* Start Document excerpt *

# McNasty's 55gal filled and running



## nate_mcnasty (Mar 11, 2008)

it's not near being done but i like showing people what i planning on doingthe drift wood, light, stand and a 50' python thing came with the tank. it was all 100 bucks. i'm going to upgrade my lighting to a t5 fixture and i'm useing the 20 gal long for a sump . i cant wait to get it up and runing.

please feel free to give idvice


----------



## ColeMan (Mar 9, 2008)

good to know that it's not done, but interested to know what it may become...


----------



## CL (Mar 13, 2008)

thats a great deal for 100 bucks.


----------



## nate_mcnasty (Mar 11, 2008)

thats what i thought


----------



## roybot73 (Dec 15, 2007)

Is the tank shimmed _on_ the stand? If it is, you'll probably end up with a 55 gallon cleanup.


----------



## @[email protected] (Oct 24, 2007)

is the tank underneath going to be a seperate aquarium, or will you connect the two (and waterproof the top of the bottom one).


----------



## nate_mcnasty (Mar 11, 2008)

what do you mean shimmed???


----------



## lauraleellbp (Feb 3, 2008)

nate_mcnasty said:


> what do you mean shimmed???


What's the white on the bottom right corner of the tank, and will that be there once the water is in the tank... if so then it will cause some structural stability problems.

If you need to shim the tank to make it level, you need to shim it under the legs of the stand, not under the tank rim. That's what Roybot was asking/pointing out...


----------



## mgamer20o0 (Mar 8, 2007)

good luck


----------



## nate_mcnasty (Mar 11, 2008)

oh haha i was cleaning it out and i put something under one side so i could siphon more out those won't stay ha


----------



## zebra freak (Mar 31, 2008)

I like the placement of the driftwood myself...


----------



## nate_mcnasty (Mar 11, 2008)

thank you i had to mod the one the left to get it to sit the why i wanted it to it. i want to gorw some stuff off of it

haha is zebra freak alyx well it means much more than


----------



## TheCryptKeeper (Mar 9, 2008)

I like the driftwood too.. are you going to have any rocks?


----------



## nate_mcnasty (Mar 11, 2008)

i would like to have some rocks but i'm not sure what i want them to look like. i want to do a south American tank with apistos and such but i don't know what would look natural in a tank like this? some help would be nice


----------



## nate_mcnasty (Mar 11, 2008)

* End Document excerpt *
* Start Data excerpts *

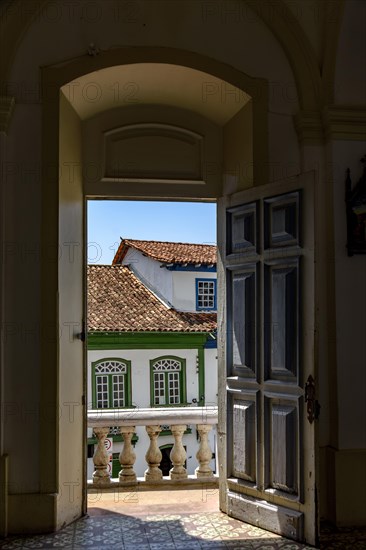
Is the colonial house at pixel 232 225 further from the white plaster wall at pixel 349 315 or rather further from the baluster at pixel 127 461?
the baluster at pixel 127 461

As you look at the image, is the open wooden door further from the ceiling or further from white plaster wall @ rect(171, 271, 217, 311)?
white plaster wall @ rect(171, 271, 217, 311)

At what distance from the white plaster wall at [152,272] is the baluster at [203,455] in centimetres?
1006

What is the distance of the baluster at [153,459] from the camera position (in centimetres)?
510

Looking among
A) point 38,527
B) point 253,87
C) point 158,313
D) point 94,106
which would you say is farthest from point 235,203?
point 158,313

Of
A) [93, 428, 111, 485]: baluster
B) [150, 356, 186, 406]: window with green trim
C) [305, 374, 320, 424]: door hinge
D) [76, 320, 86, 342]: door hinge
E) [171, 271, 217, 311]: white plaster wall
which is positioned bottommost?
[150, 356, 186, 406]: window with green trim

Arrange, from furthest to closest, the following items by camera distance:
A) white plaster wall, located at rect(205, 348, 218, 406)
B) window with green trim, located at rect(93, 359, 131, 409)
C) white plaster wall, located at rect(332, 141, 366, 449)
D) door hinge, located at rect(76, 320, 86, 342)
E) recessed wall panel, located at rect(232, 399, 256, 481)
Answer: white plaster wall, located at rect(205, 348, 218, 406) < window with green trim, located at rect(93, 359, 131, 409) < door hinge, located at rect(76, 320, 86, 342) < white plaster wall, located at rect(332, 141, 366, 449) < recessed wall panel, located at rect(232, 399, 256, 481)

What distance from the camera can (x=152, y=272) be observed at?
51.7 feet

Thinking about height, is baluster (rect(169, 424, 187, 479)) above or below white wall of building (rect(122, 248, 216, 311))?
below

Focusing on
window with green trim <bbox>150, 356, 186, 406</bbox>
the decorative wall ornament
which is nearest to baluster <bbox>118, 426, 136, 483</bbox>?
the decorative wall ornament

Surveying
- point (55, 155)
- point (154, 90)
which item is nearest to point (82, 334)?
point (55, 155)

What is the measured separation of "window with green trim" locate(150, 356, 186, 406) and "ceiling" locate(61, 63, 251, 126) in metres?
12.2

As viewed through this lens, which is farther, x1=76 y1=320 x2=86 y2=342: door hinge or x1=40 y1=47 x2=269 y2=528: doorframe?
x1=76 y1=320 x2=86 y2=342: door hinge

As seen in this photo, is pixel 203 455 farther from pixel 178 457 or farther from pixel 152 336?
pixel 152 336

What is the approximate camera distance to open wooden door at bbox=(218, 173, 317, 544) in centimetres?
386
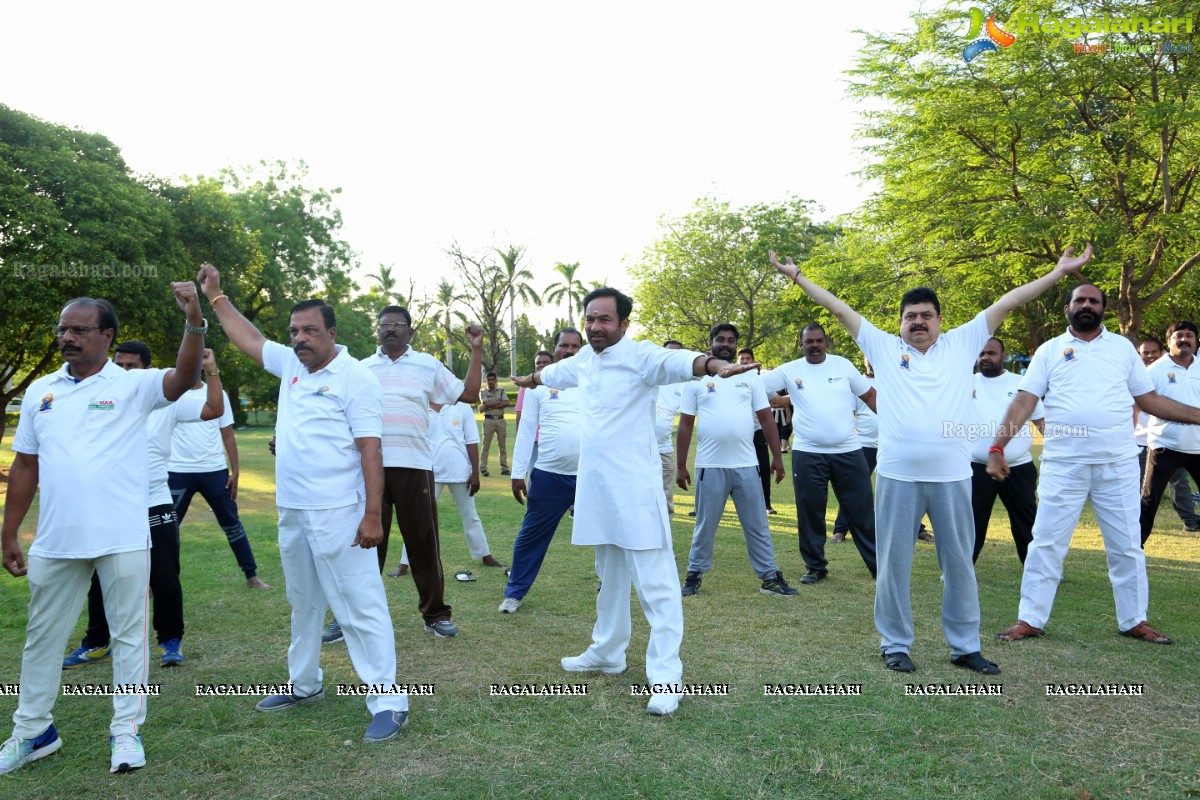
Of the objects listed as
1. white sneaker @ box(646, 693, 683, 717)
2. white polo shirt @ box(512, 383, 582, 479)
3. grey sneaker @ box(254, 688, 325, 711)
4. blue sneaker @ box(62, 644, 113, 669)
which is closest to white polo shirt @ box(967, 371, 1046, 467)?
white polo shirt @ box(512, 383, 582, 479)

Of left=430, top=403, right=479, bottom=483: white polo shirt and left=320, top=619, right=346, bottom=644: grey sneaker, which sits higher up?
left=430, top=403, right=479, bottom=483: white polo shirt

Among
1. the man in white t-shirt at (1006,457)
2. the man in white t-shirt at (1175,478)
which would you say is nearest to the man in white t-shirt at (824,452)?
the man in white t-shirt at (1006,457)

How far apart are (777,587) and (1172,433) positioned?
4.48 metres

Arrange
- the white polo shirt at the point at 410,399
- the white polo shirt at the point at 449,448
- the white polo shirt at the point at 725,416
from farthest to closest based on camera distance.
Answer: the white polo shirt at the point at 449,448, the white polo shirt at the point at 725,416, the white polo shirt at the point at 410,399

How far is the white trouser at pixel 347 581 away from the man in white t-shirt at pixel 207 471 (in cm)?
305

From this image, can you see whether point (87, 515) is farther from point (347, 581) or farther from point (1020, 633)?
point (1020, 633)

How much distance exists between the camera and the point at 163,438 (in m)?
6.15

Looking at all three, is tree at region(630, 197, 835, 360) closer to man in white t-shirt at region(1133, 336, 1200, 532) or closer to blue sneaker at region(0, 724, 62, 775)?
man in white t-shirt at region(1133, 336, 1200, 532)

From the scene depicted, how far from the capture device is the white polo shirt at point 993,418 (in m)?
7.19

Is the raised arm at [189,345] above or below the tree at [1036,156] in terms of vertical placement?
below

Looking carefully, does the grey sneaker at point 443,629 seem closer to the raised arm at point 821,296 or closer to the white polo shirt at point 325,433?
the white polo shirt at point 325,433

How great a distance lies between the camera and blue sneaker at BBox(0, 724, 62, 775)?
3861 mm

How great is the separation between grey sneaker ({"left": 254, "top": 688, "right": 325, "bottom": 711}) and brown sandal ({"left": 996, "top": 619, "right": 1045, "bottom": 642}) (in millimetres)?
4509

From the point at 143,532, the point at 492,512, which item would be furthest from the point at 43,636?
the point at 492,512
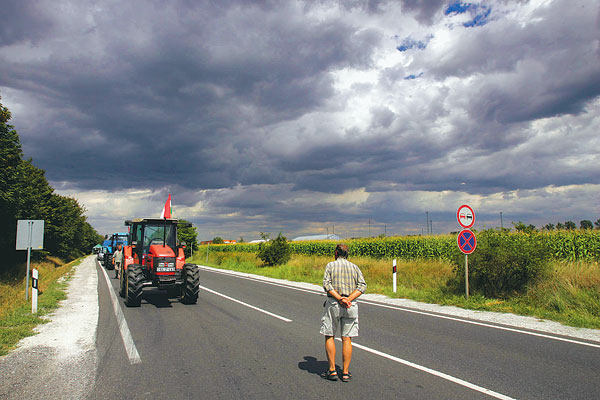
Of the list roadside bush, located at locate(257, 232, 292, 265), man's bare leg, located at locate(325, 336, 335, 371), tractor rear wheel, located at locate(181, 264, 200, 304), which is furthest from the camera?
roadside bush, located at locate(257, 232, 292, 265)

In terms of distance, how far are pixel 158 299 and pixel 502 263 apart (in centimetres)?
1167

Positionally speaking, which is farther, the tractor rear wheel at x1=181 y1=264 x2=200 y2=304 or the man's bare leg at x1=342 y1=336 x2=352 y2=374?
the tractor rear wheel at x1=181 y1=264 x2=200 y2=304

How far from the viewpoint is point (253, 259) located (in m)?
38.9

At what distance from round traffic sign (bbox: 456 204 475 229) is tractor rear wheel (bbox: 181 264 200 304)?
8.41 meters

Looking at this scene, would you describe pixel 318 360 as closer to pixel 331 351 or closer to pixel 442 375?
pixel 331 351

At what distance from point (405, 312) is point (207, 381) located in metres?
6.93

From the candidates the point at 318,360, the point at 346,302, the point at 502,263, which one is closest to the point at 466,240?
the point at 502,263

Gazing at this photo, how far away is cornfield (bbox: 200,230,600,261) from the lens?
16000mm

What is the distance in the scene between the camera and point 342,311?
5020 millimetres

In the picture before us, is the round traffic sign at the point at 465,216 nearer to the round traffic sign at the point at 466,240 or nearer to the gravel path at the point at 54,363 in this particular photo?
the round traffic sign at the point at 466,240

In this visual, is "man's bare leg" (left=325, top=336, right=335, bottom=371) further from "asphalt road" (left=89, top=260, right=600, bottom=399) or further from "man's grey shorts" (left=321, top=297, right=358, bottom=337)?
"asphalt road" (left=89, top=260, right=600, bottom=399)

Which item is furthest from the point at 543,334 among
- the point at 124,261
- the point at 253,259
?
the point at 253,259

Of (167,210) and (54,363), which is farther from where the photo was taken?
(167,210)

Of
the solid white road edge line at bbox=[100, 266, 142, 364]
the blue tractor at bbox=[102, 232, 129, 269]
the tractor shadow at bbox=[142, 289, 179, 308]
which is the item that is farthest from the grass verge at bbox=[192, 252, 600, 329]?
the blue tractor at bbox=[102, 232, 129, 269]
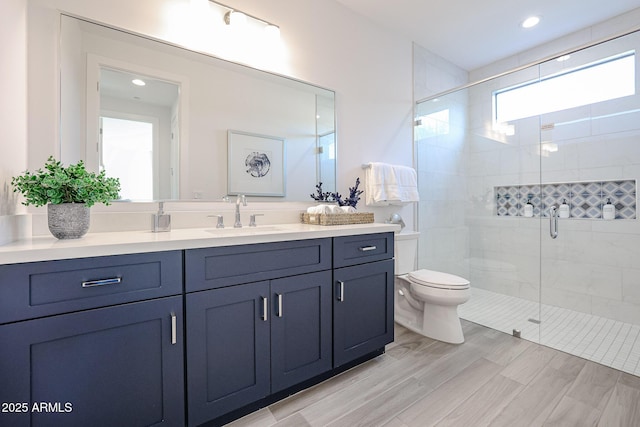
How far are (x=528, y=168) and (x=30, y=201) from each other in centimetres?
356

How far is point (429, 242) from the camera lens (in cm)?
290

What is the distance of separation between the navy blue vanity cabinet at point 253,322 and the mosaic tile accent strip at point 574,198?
7.68 ft

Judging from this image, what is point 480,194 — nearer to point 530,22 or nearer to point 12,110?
point 530,22

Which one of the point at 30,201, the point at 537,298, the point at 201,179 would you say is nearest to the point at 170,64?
the point at 201,179

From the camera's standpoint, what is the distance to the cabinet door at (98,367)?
863mm

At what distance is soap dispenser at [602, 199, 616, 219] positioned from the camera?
2.41m

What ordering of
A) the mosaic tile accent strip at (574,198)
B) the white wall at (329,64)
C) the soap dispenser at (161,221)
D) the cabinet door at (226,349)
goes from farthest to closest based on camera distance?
the mosaic tile accent strip at (574,198) → the soap dispenser at (161,221) → the white wall at (329,64) → the cabinet door at (226,349)

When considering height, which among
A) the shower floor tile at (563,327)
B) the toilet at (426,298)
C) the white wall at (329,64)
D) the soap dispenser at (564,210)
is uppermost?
the white wall at (329,64)

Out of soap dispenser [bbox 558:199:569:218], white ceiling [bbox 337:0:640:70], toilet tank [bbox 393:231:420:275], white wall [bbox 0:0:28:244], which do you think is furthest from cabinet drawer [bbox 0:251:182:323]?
soap dispenser [bbox 558:199:569:218]

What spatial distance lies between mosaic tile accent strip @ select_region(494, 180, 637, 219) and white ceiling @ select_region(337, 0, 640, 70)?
139 centimetres

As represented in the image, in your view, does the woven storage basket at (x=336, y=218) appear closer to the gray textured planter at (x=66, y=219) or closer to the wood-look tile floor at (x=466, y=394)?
the wood-look tile floor at (x=466, y=394)

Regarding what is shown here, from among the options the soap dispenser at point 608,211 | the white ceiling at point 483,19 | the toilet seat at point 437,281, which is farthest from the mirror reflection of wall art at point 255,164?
the soap dispenser at point 608,211

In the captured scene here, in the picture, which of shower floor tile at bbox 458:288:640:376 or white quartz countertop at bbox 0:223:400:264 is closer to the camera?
white quartz countertop at bbox 0:223:400:264

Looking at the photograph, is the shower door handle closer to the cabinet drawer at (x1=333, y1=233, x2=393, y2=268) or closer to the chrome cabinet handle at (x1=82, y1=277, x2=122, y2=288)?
the cabinet drawer at (x1=333, y1=233, x2=393, y2=268)
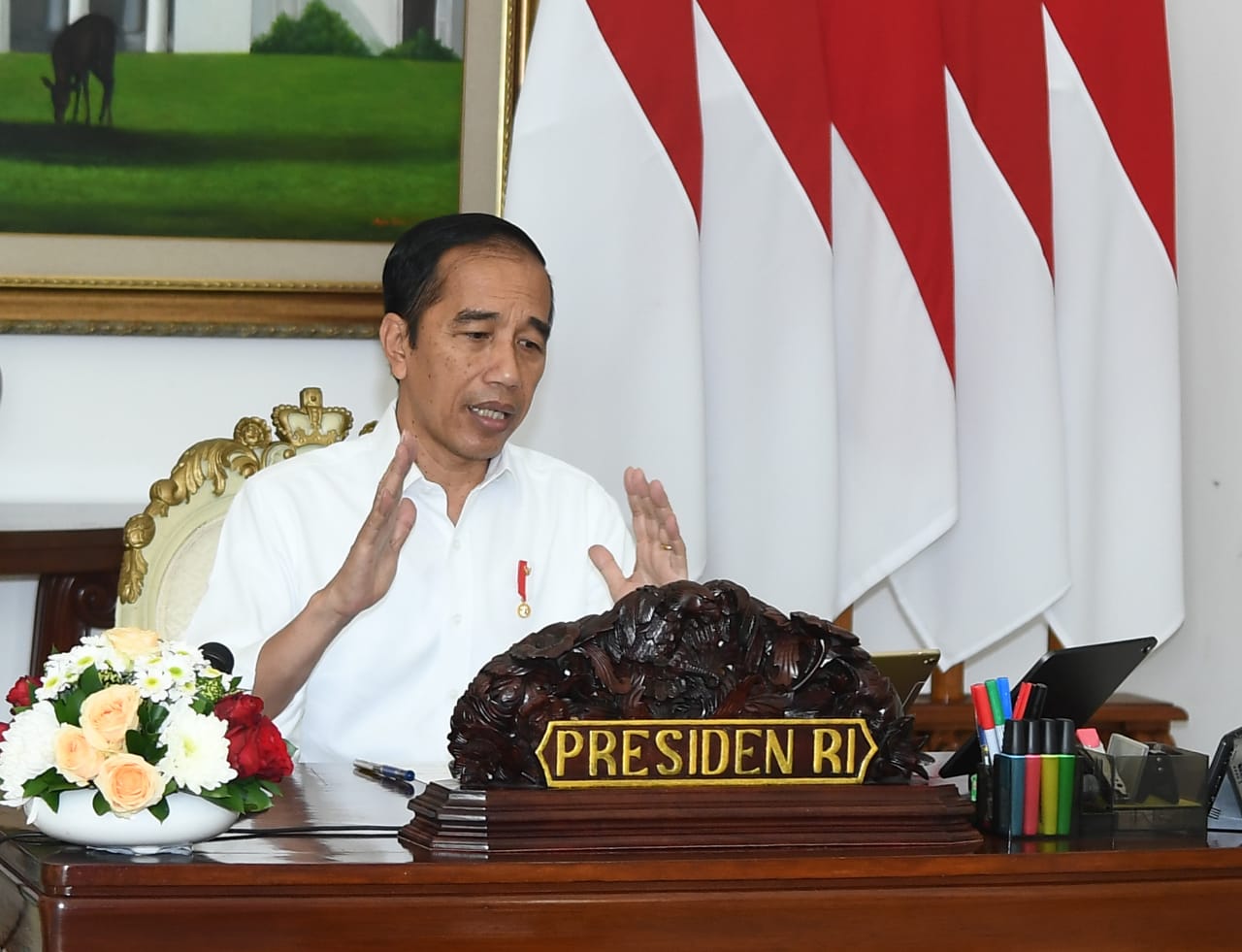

* End Data excerpts *

--- Written tasks ---
1. In the aquarium forum thread, translate this sentence into Spanish: "If you need to shim the tank to make it level, you need to shim it under the legs of the stand, not under the tank rim."
2. According to the aquarium forum thread, what does nate_mcnasty plan to use the 20 gal long for?

--- Responses in order ---
1. Si necesitas calzar el acuario para nivelarlo, tienes que calzarlo bajo las patas del soporte, no bajo el borde del acuario.

2. A sump.